It's only when you lose a person that you realize how big a part they were in your life
"She is a good student. She doesn't need remedial classes" said a person looking at me when I joined school as a new student. Believe it or not, that was probably the first reassuring thing that anyone had ever told me since I moved in to that new place. You gave me confidence. You made me believe in myself then. We would just occasionally smile at each other and exchange few pleasantries. I even heard rumors of you having a crush on me! I was flattered then (even though I'd have never admitted it then). For a person who was so down in the dumps, this was great news! But this is not about me.
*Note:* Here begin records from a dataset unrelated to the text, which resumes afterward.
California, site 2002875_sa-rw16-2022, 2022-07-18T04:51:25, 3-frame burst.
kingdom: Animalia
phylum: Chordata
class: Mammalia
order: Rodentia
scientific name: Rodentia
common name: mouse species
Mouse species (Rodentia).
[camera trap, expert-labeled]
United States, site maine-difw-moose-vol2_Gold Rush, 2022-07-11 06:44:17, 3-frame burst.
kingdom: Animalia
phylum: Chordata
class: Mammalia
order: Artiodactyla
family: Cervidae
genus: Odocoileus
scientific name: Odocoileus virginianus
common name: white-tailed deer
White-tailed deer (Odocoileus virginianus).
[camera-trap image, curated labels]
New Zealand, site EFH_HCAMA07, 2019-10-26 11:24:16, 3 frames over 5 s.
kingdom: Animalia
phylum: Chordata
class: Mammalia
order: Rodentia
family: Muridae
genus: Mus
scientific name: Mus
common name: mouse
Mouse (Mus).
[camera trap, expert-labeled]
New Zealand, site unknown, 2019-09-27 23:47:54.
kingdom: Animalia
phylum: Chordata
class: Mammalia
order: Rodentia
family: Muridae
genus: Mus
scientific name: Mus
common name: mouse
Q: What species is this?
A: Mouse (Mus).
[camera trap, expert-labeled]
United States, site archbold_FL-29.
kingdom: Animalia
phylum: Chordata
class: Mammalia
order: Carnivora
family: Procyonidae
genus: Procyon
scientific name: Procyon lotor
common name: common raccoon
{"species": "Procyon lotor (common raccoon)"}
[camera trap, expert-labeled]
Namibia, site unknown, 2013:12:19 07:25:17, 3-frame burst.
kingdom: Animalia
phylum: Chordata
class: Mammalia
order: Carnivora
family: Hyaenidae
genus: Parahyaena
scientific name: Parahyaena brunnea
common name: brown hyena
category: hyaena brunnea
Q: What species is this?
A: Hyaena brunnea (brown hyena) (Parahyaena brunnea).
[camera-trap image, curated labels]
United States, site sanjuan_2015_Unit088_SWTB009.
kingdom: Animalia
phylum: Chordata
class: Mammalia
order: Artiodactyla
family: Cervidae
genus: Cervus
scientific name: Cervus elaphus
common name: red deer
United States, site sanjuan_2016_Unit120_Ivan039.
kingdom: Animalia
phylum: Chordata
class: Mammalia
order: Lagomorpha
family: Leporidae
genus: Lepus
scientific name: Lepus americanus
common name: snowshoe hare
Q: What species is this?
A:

This is about you.
You were an excellent student, a brilliant basketball player and a loving brother. You will always be in my memory, because even though we didn't talk much, you've left an everlasting impression on my mind and I don't think it will ever go away. I cannot imagine the pain your family would be going through, you were the young and loved one. You were having such a good run and that was cut short by the hurdle that was leukemia. It's been years since we talked and I still cannot believe that you aren't here with us today.
I don't think I'll ever be able to digest this fact that you're truly gone. The words "I'm Sorry " doesn't mean anything and it falls flat. If there is life on the other side, I hope we meet there and you remember me. This will probably never reach you, but always know that you're loved and that the entire batch is devastated at what has just happened. I'm not saying this for courtesy sake, but you will always be missed.
A classmate (and a friend) of yours.